Setelah
Lima Abad Reformasi Protestan
Martin Lukito Sinaga ; Pernah Bekerja di
Federasi Dunia Gereja-gereja Lutheran (2009-2012); Kini Tenaga Ahli di
UKP-Pancasila
|
KOMPAS,
02 November
2017
Di tengah krisis politik yang
bisa berakibat kejatuhan jabatan presidennya, Sukarno pada 15 Januari 1966
mengucapkan pidato di sidang kabinet.
Pidato itu, antara lain, berisi
sikap tegar Sukarno di tengah krisis akibat banyaknya demonstrasi dan tekanan
kepadanya. Katanya, ”Saya Sukarno, Pemimpin Besar Revolusi. Sebagaimana
Martin Luther katakan di gereja Wittenberg, saya pun berkata, ’Di sini saya
berdiri, saya tak bisa berbuat lain’.”
Reformasi Protestan yang pada
31 Oktober 2017 berusia 500 tahun bermula dari pencanangan 95 dalil pada 31
Oktober 1517 oleh Martin Luther di pintu gereja kota Wittenberg, Jerman.

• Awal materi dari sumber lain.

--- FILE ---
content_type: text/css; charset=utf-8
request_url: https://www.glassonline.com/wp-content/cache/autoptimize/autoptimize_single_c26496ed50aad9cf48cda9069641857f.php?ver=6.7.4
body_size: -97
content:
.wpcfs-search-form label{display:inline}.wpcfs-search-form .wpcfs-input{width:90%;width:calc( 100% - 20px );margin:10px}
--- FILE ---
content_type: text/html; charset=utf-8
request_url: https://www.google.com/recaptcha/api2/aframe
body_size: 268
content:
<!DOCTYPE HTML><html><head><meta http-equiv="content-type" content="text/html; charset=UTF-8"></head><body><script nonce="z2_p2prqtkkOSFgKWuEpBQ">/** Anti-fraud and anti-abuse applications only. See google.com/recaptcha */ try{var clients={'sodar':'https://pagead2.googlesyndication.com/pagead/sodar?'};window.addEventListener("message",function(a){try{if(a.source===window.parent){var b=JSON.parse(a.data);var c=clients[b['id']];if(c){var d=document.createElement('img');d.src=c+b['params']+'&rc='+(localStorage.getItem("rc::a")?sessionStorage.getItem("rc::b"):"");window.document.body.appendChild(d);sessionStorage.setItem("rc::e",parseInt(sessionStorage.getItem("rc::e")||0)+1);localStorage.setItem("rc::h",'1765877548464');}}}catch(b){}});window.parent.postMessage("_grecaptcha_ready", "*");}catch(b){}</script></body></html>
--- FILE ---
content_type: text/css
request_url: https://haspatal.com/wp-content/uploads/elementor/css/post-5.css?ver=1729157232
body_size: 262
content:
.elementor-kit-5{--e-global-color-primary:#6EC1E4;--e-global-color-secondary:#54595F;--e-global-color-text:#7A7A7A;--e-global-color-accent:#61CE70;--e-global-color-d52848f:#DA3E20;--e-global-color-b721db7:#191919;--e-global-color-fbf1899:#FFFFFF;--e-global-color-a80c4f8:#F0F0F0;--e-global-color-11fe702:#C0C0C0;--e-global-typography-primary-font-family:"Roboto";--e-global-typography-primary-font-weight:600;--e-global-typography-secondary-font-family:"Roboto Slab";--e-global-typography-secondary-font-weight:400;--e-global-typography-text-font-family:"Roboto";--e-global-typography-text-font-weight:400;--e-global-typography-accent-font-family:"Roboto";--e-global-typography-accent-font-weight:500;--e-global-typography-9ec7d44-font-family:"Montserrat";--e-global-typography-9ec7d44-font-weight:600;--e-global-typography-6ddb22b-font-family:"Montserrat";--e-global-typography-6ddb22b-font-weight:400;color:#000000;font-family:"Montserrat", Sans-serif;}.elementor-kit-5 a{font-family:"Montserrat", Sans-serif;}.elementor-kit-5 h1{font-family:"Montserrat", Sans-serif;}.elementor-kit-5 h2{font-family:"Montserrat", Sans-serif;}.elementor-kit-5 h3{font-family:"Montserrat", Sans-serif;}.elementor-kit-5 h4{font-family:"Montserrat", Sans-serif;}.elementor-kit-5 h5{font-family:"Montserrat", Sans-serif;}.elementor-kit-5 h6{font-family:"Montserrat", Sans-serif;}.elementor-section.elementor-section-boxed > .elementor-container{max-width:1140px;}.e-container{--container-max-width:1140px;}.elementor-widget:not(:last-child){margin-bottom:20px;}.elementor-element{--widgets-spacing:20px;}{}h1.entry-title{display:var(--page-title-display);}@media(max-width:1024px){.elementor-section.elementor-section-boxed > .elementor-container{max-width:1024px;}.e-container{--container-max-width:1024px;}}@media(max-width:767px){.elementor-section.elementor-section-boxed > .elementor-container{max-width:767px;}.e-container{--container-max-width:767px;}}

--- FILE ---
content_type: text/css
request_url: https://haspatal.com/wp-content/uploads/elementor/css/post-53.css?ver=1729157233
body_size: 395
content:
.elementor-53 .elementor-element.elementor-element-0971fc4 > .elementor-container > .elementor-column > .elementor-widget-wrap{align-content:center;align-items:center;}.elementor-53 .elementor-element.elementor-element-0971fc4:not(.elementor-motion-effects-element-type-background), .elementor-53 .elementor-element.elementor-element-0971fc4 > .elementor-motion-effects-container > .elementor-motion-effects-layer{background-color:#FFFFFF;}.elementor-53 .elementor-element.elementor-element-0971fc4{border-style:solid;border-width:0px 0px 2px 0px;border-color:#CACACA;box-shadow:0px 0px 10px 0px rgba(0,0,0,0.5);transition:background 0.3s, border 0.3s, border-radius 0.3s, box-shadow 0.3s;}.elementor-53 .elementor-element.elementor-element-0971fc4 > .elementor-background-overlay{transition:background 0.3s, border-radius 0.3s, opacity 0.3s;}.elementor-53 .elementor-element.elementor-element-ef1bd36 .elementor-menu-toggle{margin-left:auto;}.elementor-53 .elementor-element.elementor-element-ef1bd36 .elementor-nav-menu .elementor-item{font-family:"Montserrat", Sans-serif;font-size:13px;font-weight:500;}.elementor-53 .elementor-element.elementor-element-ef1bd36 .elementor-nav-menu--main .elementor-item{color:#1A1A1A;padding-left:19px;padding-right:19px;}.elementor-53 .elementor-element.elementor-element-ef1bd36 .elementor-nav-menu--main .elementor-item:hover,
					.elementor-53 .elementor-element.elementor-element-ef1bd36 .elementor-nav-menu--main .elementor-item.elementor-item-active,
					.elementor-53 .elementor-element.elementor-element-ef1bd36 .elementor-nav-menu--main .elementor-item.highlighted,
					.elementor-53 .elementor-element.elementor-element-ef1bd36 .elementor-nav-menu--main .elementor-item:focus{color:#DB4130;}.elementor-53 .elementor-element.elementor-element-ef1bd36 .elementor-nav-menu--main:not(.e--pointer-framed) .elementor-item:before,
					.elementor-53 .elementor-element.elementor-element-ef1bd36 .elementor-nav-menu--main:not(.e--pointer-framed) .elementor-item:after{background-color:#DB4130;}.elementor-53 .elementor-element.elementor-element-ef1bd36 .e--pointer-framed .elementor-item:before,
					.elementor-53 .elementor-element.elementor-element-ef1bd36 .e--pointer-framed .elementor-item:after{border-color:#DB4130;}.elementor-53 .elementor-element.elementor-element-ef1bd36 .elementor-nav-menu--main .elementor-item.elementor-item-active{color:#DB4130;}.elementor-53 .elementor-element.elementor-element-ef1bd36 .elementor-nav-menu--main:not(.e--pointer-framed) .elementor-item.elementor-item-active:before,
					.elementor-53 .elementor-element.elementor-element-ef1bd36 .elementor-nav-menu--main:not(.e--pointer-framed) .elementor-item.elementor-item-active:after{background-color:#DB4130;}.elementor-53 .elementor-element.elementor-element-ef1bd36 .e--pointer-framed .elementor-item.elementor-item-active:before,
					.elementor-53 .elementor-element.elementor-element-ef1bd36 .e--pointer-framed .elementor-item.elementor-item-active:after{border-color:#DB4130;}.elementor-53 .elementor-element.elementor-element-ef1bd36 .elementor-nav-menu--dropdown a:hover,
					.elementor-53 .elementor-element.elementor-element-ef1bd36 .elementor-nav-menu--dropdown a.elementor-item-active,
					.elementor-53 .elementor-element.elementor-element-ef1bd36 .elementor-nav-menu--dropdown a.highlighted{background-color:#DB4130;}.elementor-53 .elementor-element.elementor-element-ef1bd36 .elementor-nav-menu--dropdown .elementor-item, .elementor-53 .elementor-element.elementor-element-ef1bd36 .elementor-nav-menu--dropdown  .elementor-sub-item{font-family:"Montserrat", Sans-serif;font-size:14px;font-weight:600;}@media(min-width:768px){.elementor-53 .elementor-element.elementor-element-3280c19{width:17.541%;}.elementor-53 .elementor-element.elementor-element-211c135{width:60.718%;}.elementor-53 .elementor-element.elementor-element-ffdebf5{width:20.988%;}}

Dalil itu berisikan posisi teologisnya yang menolak sejumlah keputusan Gereja
Katolik Roma kala itu.
Luther pun didera banyak
tekanan, antara lain pencopotan statusnya selaku imam. Bahkan, ia divonis
sesat dalam peradilan agama saat itu. Atas semua itu, ia terutama
mengandalkan diri pada dalil dan tafsir alkitabiahnya dan saat berada dalam
krisis, ia pun hanya bisa berkata, seperti yang dikutip Sukarno, ”Hier steh’ich, Ich kann nicht anders!”
Dengan ekspresi sedemikian khas
itu dapat kita rasakan konsekuensi penting Reformasi Protestan bagi
penghayatan agama Kristen: kini ajaran agama perlu dihubungkan dengan situasi
pribadi penganutnya, religiositas akan berkembang jika secara kritis diuji
dan keberimanan akan menjadi lenting justru kalau dihayati dalam krisis
kehidupan.
Krisis iman
Sejarawan Katolik Eddy
Kristiyanto (2017) secara tepat mengatakan bahwa krisis iman yang dilalui
Luther terkait erat dengan penolakannya pada doktrin yang melatari praksis
”indulgensi”. Gereja Katolik yang ia cintai, yang karena itu ia jadi
biarawan, dirasakan Luther telah mengkhianati pesan Injil tentang rahmat.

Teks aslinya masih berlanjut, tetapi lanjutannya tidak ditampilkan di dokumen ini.